Editorial: Privatization not a solution

Shifting responsibility to private hands will not address the core issues that the state hospital faces.

State legislators should be wary of plans to try to privatize the state’s psychiatric hospital.

Last week, Tim Keck, secretary of the Kansas Department for Aging and Disability Services, which manages the Osawatomie State Hospital, said the hospital has become too challenging for the state to manage. Keck and others argued that the state should build a new facility and then contract with a for-profit corporation to run it.

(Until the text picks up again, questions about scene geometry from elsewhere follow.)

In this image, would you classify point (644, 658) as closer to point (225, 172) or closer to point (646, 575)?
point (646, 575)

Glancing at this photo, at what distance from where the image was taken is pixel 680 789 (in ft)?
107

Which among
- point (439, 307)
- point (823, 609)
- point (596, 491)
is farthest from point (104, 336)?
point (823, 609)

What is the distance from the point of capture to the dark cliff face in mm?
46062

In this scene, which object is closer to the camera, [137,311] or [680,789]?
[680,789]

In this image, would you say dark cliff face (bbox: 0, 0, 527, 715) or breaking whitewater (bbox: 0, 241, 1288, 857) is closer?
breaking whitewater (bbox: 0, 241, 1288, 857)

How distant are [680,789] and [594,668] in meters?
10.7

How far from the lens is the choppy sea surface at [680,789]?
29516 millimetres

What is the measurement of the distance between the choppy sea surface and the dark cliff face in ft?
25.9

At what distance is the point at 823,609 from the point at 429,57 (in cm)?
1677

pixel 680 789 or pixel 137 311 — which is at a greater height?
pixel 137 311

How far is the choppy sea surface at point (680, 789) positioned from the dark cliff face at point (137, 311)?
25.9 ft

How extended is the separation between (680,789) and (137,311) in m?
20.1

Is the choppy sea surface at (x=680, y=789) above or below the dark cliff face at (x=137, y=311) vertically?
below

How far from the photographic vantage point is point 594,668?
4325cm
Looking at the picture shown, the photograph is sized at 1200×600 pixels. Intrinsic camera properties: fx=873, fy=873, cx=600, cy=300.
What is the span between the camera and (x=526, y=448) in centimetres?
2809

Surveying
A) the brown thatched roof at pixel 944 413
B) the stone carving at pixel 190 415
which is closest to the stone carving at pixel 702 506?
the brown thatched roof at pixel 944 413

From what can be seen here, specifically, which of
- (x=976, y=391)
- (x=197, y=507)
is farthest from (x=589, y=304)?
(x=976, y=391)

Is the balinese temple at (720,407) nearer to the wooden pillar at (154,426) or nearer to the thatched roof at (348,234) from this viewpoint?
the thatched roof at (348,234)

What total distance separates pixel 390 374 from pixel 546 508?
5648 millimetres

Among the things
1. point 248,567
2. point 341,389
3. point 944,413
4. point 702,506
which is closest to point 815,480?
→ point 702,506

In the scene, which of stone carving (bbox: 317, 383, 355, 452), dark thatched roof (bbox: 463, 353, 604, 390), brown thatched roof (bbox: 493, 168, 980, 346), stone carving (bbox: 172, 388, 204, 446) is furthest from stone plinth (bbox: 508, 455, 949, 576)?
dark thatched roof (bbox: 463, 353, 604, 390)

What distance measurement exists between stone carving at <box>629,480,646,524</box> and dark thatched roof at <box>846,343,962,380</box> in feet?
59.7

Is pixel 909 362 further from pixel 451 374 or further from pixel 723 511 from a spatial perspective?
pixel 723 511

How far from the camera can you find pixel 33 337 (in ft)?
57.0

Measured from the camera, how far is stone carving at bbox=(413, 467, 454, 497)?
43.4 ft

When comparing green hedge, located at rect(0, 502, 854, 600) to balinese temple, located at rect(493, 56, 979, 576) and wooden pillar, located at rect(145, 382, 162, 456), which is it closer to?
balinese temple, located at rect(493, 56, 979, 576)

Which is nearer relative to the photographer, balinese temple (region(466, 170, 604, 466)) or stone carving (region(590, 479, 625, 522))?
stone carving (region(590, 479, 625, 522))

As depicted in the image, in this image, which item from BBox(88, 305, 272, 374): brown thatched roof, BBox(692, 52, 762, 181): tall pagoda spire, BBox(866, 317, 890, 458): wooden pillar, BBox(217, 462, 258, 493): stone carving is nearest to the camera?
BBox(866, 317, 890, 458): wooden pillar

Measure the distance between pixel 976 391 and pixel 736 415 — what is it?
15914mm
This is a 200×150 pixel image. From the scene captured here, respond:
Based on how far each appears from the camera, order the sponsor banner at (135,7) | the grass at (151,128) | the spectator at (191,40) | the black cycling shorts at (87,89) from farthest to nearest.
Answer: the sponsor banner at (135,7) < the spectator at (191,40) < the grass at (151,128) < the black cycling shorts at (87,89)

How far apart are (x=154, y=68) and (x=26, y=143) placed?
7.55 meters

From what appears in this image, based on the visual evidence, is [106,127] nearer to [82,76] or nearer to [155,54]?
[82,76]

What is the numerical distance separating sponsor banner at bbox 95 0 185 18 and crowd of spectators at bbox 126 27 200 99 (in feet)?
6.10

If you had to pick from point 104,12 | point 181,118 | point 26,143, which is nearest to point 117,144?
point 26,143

The hospital near Kansas City has been in operation since 1866. Many of the campus buildings were built prior to 1950. The most modern building was built in the 1980s. The facilities are inadequate and the hospital faces a number of other issues, including staff shortages. It is licensed for more than 200 beds, but because of the staffing issues, the hospital has limited its patient population to 150 beds since 2015. In 2015, the Centers for Medicare and Medicaid Services decertified the hospital.

Keck said the deficiencies are being corrected but long term, the state needs a new approach. Estimates are that it would cost $175 million to replace the current facilities. After that, Keck and others advocate hiring Correct Care of Nashville, Tenn., to operate the hospital. Keck said KDADS will seek legislative approval for the privatization plan during the 2018 session.

The problem with Keck’s plan is that, on the surface, it would appear to be more expensive to pay a for-profit company to operate the hospital than for the state to operate it as a nonprofit. It isn’t clear how hiring an outside contractor addresses the persistent staffing issues that the Osawatomie facility faces.

The lack of beds at the state hospital has placed pressure on Lawrence Memorial Hospital and Bert Nash Community Mental Health Center to house psychiatric patients until they can be transferred to the state hospital. Russell Johnson, CEO at LMH, and Patrick Schmitz, CEO at Bert Nash, both are skeptical of privatization.

“My sense of it is that (privatizing) isn’t going to really address the practical limitation of funding in behavioral and mental health, either at Osawatomie or more broadly,” said Russell Johnson, CEO at Lawrence Memorial Hospital. “So I don’t understand what that really solves, other than it moves the problem out from a governmental oversight and into a private oversight that’s going to be ultimately accountable to the state anyway.”

The state’s efforts at privatization haven’t always gone well in the past. State Sen. Laura Kelly, the ranking Democrat on the Senate Public Health and Welfare Committee, noted that the state’s efforts to privatize its Medicaid program have led to a host of problems.

There is a sense of urgency to address the issues at the Osawatomie facility. But turning over the operation to a for-profit company doesn’t solve the problem; it simply shifts the burden of responsibility. Patients in need of mental health services and their families deserve better.